Fino al 1916 rimase in vigore l'universo secondo Newton. Ed era un universo ordinato e perfetto. Non c'era niente che sgarrava. Ogni cosa filiava liscia sui binari precisi della legge di gravitazione universale come lancette di un orologio svizzero. Certo, aveva anch'esso le sue stramberie. Una di queste, forse la peggiore di tutte, era come diavolo potesse trasmettersi la forza di gravità. A questo proposito, accorgendosi che neanche una mela al giorno avrebbe potuto levarle di torno, Newton ci passò sopra e preferì non fare ipotesi e lasciare alle cose di dio e alla riflessione degli uomini ulteriori considerazioni sull'argomento. Nonostante ciò questo universo resistette per 229 anni, che a ben vedere per un universo non sono poi granché!, dopodiché fu costretto ad abdicare. In realtà, il responsabile di tale oltraggio, quel piccolo uomo baffuto dell'Ufficio Brevetti di Berna, aveva già cominciato a dare mazzate alle teorie di Newton una decina d'anni prima, quando nel 1905 aveva pubblicato la Teoria della Relatività Speciale o Ristretta.
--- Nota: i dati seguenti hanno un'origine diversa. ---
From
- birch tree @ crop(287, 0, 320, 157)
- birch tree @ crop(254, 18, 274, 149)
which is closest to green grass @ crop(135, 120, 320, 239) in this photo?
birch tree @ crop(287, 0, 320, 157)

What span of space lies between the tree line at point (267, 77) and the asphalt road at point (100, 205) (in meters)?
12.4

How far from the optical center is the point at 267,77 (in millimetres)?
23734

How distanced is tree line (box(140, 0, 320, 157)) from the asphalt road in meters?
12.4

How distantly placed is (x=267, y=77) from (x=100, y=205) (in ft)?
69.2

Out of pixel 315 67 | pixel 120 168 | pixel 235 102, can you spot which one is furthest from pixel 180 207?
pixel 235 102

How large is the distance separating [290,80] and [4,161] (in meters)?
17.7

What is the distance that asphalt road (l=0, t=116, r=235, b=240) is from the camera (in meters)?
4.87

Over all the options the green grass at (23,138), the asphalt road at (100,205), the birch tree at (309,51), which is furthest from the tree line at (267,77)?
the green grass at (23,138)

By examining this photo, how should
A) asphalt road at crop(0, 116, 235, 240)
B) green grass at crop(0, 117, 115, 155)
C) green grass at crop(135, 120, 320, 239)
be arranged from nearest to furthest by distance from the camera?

Ma fu nel 1916, che Albert Einstein speronò definitivamente il Titanic della fisica classica con l'iceberg della Teoria della Relativià Generale, facendo colare a picco quella che era considerata una teoria inaffondabile, una visione che mai e poi mai avrebbe potuto essere superata, tali e tante erano state le prove osservative a suo favore. La demolizione da parte di Einstein cominciò con due osservazioni fondamentali. La prima riguarda il tempo di propagazione della forza di gravità. Come s'è detto, ben sapendo di non poter sciogliere un nodo troppo complicato per la scienza dei suoi tempi (e, a dire il vero, anche dei nostri!), Newton non azzardò alcuna ipotesi su come si potesse trasmettere la forza di gravità, per cui ritenne ragionevole che essa si propagasse tra i corpi in maniera istantanea.

Basandosi sugli studi di Maxwell secondo cui luce ed energia, come pure elettricità ed elettomagnetismo, si propagano nel vuoto alla velocità della luce, Einstein estese il concetto alla forza di gravità che avrebbe quindi dovuto propagarsi anch'essa, non più istantaneamente, ma alla velocità della luce. La seconda considerazione di Einstein fu il cosiddetto Principio di Equivalenza. In parole semplici Einstein notò che non era in alcun modo possibile distinguere tra l'accelerazione e la forza di gravità. Se vi trovaste in viaggio nello spazio su un'astronave che si muove con un'accelerazione costante pari a 9.8 m/s2, vi sentireste schiacciati nella direzione opposta a quella del moto con una forza pari alla medesima forza di gravità terrestre. Inoltre, se la direzione del moto fosse proprio verso il vostro "alto", e non ci fossero oblò a mostrarvi dove siete e il vostro movimento, i vostri piedi non potrebbero in alcun modo distinguere se siete in volo o fermi sulla superficie terrestre. Questo è il medesimo principio su cui si basa la gravità artificiale delle stazioni orbitali. Ricordate la stazione spaziale rotante di 2001: Odissea nello spazio? Ebbene, date le dimensioni dell'oggetto, esiste una velocità angolare opportuna che provoca un'accelerazione centrifuga che causa una forza agente radialmente verso l'esterno, simulando alla perfezione una forza di gravità. A questo punto Einstein ribaltò la questione e osservò che se l'accelerazione poteva simulare la gravità, non si poteva concludere con certezza che in realtà gli effetti della gravità non fossero dovuti a un'accelerazione. Sotto questo aspetto la gravità assumeva così i contorni di "un punto di vista" non di una spiegazione autoconsistente dei fenomeni sperimentati. Partendo da queste due riflessioni, Einstein ristrutturò l'intero castello newtoniano e formulò una nuova teoria della gravitazione conosciuta come Teoria della Relatività Generale.